*** EXCERPT TO READ ***
Hospitals spy on patient purchases to spot bad habits

Hospitals spy on patient purchases to spot bad habits

Americans regularly purchasing unhealthy food or failing to kick their smoking habit could soon find themselves entertaining phone calls and spontaneous check-ins from their doctors.

According to a Bloomberg News report, hospitals in various states are beginning to use consumer information mined through data brokers in order to fill out more complete profiles of their patients. By tabulating these statistics and projecting which individuals are at risk of falling ill the most, medical professionals are hoping to correct potential problems before they get worse.

The process is already underway in at least two major hospital chains, one in Pennsylvania and the other across both North and South Carolina.

At the Carolinas Healthcare System – comprised of more than 900 hospitals, nursing homes, surgical centers, and more – officials are employing information such as where a person shops, the kind of food they buy, and whether or not they smoke to craft profiles for roughly 2 million people.

The University of Pittsburgh Medical Center and its 20-plus facilities, meanwhile, is also using household information to learn more about more than 2 million patients.

“What we are looking to find are people before they end up in trouble,” said Carolinas’ director of research Michael Dulin to Bloomberg. “The idea is to use big data and predictive models to think about population health and drill down to the individual levels to find someone running into trouble that we can reach out to and try to help out.”

Large data brokers like LexisNexis and Acxiom are already known to be collecting numerous pieces of information regarding American customers alongside their spending and lifestyle habits. As RT reported previously, a Senate survey found data brokers are gathering up to 75,000 data points on each individual consumer they track within the United States. This information can be simple – like your favorite sports team – but it can also include much more than that, and it can be sold for profit to other companies.

Some legislators, like Senate Commerce Committee chairman Jay Rockefeller (D-W.Va.), have proposed bills that would place restrictions on data brokers, but the chances of those passing are slim at this point.

The increased interest from hospitals, meanwhile, comes in the wake of the Affordable Care Act’s implementation. Since the law does not allow insurance companies to deny coverage based on preexisting conditions – and it opts to reward medical institutions for quality of care rather than quantity – hospitals are looking for ways to prevent patients from heading to emergency rooms, which could become costly.

As noted by Bloomberg, the US government is also fining hospitals that readmit too many patients per month and “rewarding hospitals that do well on a benchmark of clinical outcomes and patient surveys.” As a result, it’s more beneficial now than it was before for hospitals to ensure their patients don’t end up in the emergency room.
*** End of EXCERPT TO READ ***
*** STUDY MATERIAL ***
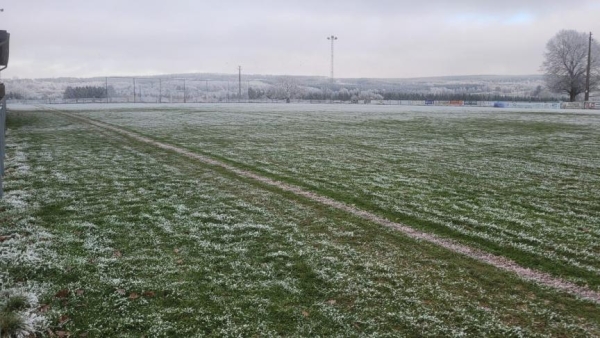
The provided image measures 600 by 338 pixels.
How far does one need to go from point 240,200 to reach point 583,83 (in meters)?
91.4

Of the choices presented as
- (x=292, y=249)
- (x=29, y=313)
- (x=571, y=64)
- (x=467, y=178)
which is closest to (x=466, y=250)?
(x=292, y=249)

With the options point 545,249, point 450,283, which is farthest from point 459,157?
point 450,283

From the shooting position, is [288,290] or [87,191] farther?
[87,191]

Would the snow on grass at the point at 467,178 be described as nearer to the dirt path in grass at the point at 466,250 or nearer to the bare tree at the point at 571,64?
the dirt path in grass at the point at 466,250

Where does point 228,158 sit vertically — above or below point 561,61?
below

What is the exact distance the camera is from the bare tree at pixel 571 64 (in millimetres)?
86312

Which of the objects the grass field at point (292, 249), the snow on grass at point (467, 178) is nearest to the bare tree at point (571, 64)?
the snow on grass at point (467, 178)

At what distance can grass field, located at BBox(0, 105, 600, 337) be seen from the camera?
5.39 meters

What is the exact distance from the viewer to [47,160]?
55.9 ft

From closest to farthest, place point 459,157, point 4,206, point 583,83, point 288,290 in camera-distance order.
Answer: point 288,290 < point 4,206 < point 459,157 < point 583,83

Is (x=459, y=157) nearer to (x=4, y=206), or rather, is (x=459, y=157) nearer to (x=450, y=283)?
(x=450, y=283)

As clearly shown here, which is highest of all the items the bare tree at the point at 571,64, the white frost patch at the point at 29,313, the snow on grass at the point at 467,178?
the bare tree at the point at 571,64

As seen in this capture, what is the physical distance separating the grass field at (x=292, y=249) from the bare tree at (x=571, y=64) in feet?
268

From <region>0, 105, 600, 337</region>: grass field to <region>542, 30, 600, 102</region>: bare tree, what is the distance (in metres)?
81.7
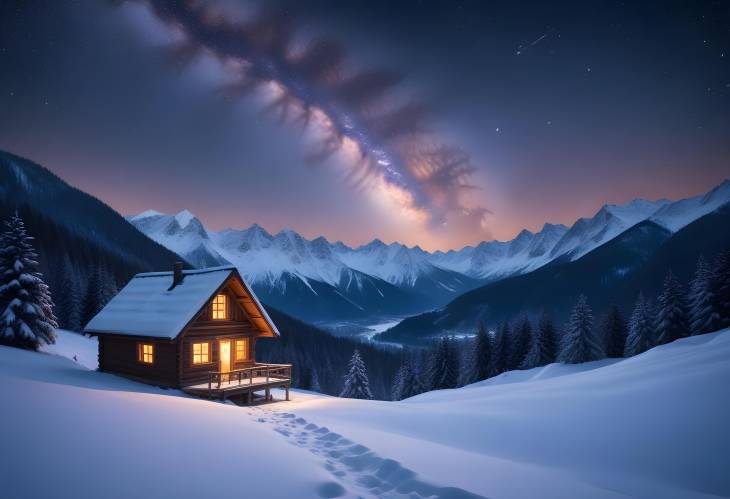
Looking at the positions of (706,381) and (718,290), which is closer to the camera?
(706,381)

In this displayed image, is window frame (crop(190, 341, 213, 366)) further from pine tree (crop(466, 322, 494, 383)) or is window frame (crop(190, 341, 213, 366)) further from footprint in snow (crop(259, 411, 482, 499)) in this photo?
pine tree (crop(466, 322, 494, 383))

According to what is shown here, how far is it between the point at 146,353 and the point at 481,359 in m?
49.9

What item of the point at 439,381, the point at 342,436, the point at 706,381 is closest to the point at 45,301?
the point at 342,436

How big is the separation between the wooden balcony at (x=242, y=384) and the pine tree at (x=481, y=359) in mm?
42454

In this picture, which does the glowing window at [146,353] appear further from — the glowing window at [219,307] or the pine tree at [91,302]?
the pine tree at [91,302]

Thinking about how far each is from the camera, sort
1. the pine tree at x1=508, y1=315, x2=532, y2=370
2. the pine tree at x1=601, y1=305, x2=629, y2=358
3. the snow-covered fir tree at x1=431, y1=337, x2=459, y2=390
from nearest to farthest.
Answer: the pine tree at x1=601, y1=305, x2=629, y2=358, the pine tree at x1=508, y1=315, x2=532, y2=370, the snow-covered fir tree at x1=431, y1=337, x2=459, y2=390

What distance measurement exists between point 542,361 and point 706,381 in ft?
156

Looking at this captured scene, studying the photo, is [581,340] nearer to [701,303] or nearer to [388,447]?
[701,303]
*** End of STUDY MATERIAL ***
LIST OF TASKS.
(a) Write out the portion of the hospital data article starting with "The increased interest" and going on through "could become costly.".
(b) According to the hospital data article, roughly how many people does the Carolinas Healthcare System craft profiles for?
The entries have no connection to the article on hospitals and patient purchase data.

RESPONSES TO THE TASKS.
(a)
The increased interest from hospitals, meanwhile, comes in the wake of the Affordable Care Act’s implementation. Since the law does not allow insurance companies to deny coverage based on preexisting conditions – and it opts to reward medical institutions for quality of care rather than quantity – hospitals are looking for ways to prevent patients from heading to emergency rooms, which could become costly.

(b) Roughly 2 million people.